Alice is always right, with her ability or just with her eyes tinkling when pointing out true statements playfully, but how much I wish right now how wrong she is. Besides any of our family members, I am the one who knows best about her weak points of vision because that was the only thing that delayed our first meeting and made her wait years just to see me. Sometimes I wish I could go back and meet my old self to punch his face and say that somebody, who is too precious for this world, is willing to wait for these last broken pieces of a lost soul.
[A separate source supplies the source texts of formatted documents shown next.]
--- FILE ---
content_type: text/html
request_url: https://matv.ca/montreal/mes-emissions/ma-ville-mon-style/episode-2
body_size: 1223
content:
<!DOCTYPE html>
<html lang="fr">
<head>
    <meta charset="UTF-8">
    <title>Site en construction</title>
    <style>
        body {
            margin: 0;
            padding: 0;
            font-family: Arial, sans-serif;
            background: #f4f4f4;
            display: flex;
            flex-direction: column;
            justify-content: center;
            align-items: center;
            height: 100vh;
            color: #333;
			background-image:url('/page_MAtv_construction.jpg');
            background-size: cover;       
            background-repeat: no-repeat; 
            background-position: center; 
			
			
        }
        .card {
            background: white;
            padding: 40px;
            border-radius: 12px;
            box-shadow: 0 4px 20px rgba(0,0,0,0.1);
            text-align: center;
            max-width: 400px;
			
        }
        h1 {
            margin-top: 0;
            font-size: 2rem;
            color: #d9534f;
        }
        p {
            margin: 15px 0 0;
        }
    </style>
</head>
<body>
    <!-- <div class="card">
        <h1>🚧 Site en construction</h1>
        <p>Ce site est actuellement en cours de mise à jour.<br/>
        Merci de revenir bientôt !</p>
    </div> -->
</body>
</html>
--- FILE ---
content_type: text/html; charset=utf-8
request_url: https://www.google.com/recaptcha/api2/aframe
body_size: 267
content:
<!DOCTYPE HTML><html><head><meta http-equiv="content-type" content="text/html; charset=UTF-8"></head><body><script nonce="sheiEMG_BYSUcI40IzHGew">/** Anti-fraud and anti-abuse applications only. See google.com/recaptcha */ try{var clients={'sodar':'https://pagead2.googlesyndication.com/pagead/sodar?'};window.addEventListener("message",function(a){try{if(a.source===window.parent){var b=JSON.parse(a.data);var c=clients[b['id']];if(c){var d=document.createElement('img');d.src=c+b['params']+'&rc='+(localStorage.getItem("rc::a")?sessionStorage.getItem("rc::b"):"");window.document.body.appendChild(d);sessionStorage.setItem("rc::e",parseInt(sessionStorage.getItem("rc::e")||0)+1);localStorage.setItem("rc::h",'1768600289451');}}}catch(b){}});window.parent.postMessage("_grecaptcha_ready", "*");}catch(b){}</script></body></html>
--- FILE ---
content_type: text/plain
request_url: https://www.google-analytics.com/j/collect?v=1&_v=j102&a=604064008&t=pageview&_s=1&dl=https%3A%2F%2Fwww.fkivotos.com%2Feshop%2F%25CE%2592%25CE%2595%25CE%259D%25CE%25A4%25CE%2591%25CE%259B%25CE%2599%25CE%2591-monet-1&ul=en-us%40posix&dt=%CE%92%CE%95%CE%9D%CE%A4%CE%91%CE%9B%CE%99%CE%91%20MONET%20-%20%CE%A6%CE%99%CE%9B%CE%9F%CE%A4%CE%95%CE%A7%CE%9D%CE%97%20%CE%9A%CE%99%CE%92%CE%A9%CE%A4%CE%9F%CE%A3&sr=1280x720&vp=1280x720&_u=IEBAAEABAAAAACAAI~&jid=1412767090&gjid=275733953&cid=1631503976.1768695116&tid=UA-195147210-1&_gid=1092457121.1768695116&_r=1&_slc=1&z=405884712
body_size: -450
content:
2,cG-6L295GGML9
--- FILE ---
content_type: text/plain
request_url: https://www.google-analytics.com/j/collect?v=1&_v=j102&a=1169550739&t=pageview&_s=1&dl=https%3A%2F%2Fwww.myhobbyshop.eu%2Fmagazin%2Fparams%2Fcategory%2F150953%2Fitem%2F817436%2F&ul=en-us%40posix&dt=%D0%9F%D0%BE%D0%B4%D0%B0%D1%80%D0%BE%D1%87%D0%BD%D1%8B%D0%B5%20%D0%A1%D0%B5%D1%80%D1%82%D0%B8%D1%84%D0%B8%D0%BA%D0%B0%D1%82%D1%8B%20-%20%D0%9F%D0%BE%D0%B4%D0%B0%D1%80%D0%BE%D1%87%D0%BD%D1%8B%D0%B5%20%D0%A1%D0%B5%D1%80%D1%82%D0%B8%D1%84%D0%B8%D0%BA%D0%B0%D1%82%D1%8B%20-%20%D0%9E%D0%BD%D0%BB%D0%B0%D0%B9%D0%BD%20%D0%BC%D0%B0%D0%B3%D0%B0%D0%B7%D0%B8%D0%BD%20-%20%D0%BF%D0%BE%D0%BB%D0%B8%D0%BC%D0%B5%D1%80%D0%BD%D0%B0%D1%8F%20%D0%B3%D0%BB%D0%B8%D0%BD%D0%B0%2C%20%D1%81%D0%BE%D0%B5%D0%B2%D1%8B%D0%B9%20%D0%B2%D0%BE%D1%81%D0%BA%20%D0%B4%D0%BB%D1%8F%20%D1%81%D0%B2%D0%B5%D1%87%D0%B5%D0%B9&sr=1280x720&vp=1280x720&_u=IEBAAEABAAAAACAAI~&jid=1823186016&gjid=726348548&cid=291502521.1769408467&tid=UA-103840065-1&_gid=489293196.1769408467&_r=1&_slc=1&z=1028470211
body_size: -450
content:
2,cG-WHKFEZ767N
We will be fine; Volturi won't do anything that makes her face look sick from not being able to cry and how cloudy her emotions were. I can't—no, I promise her I won't ever do my trick on her. She wants to feel her emotions without any interference, and she always says if it hurts her, let it be. I think she saw how we were losing the battle, but when her broken eyes glance at mine, it makes me realize I will take a big part in it because she knows how precious she is to Volturi, and I'll always be a standing wall to them. My vow to always be with her will be broken in this war. I don't want to think about what Volturi will do to us—to me—but right now, Alice's thundering emotions are my priority.

"Alice, love"

Her trembling hands were still before rushing to hug me tightly. She let my hand brush her shaking form, and I could feel how her body finally grumbled down to earth and let me catch her remaining hope. Since the last vision, she has kept herself close to me, always within arm's reach before she breaks down on my lap, my shoulder, my chest, and between my palms. I can't make my power big enough to calm her and make her feel safe again, but I hope my love will be enough for now because she needs to know I still love her on this journey.

"Hey"

"Mhm?"

"You need to hunt, darling." This was my third time saying it.

"No, I just need you," was her answer for the third time too.

Looking at Alice's darkening pupil makes me worry sick, but I can't help but believe that we will be fine every time she closes our argument by pressing her soft lips into mine.